Intergovernmental Science-Policy Platform on Biodiversity and Ecosystem Services (IPBES) is working on the problems of Zoonotic diseases. They say the following:

  • ‘Future pandemics will emerge more often, spread more rapidly, do more damage to the world economy and kill more people than COVID-19 unless there is a transformative change in the global approach to dealing with infectious diseases.
  • ‘631,000 - 827,000 unknown viruses in nature could still infect people’.
  • ‘Current economic impacts are 100 times the estimated cost of prevention'.
  • ‘The same human activities that drive climate change and biodiversity loss also drive pandemic risk through their impacts on our environment.
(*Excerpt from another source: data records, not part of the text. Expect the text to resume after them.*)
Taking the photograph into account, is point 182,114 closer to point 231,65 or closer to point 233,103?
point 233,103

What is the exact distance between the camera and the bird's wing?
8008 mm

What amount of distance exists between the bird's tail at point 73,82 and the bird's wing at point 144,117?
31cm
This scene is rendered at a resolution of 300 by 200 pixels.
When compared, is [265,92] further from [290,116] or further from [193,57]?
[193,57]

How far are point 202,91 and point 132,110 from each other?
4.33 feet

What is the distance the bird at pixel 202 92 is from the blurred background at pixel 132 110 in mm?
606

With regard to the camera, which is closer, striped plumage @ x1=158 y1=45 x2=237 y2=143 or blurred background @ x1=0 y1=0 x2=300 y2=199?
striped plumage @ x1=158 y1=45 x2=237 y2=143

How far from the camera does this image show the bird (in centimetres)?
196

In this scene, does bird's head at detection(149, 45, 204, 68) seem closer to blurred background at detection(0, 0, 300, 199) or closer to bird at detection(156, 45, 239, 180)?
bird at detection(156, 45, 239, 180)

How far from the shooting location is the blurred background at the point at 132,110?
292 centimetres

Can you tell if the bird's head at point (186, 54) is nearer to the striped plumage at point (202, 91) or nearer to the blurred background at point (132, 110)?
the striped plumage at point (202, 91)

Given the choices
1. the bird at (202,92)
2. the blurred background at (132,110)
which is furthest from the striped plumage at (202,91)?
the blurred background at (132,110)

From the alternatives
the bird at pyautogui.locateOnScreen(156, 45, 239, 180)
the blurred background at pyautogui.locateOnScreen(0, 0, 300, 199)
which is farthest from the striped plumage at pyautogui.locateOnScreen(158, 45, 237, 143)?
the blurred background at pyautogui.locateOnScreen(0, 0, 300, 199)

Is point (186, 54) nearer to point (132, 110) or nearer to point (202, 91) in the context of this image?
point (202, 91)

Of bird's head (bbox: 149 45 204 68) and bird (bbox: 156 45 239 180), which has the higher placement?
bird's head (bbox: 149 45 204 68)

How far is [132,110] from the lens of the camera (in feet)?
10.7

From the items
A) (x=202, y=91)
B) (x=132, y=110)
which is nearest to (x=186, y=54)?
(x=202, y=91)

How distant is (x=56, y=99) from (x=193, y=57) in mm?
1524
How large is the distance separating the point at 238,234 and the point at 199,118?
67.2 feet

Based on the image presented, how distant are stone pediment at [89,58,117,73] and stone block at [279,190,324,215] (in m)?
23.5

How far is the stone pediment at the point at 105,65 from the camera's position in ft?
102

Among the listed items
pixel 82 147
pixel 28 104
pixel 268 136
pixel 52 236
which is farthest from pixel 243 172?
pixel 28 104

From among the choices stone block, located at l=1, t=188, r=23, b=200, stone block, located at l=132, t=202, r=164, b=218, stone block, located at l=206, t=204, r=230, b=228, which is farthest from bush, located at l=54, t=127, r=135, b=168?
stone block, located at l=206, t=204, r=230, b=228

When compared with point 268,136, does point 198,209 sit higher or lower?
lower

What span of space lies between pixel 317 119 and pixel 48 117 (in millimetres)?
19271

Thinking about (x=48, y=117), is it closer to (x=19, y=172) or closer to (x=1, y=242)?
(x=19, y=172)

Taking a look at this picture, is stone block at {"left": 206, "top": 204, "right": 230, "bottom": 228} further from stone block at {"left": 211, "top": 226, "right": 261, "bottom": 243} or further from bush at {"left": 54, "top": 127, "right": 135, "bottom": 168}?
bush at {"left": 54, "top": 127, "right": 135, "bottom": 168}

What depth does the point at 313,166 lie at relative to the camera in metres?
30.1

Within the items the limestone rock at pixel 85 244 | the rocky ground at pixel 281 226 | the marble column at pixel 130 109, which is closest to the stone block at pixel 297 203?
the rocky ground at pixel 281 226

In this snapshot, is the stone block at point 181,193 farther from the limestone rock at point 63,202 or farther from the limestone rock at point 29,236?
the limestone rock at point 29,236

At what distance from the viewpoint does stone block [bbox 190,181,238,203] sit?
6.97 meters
Governments worldwide should take the necessary steps to change humanity’s ‘promiscuous treatment of nature’ or there will be more pandemics.

How to deal with these challenges so as to regain trust?

Positive developments

  • Increasing awareness that it is time to act:
  • Science-Policy Platform on Biodiversity and Ecosystem Services - IPBES is supported by 137 governments
  • Worldwide support of the One Health approach — achieving optimal health outcomes recognizing the interconnection between people, animals, plants, and their shared environment.
  • Recently adopted EU4Health Programme in the European Union supports health promotion and disease prevention, by fostering healthy lifestyles both in communicable and non-communicable diseases.
  • Governments worldwide are steadily implementing the World Health Assembly resolutions that call on to integrate T&CM into national health systems.
    [and Europe is still lagging behind]

Necessary actions

  • The sector of Traditional, Complementary and Integrative Medicine to continue raising awareness of the substantial contribution it can make to current healthcare challenges in infectious diseases, e.g.
    • non-antibiotic treatment of infections, thus helping reduce AMR
    • strengthening patients’ resilience through lifestyle changes and T&CM treatment.
  • Citizens and health professionals to continue advocating for the availability, accessibility and affordability of Traditional, Complementary and Integrative Medicine in national health systems.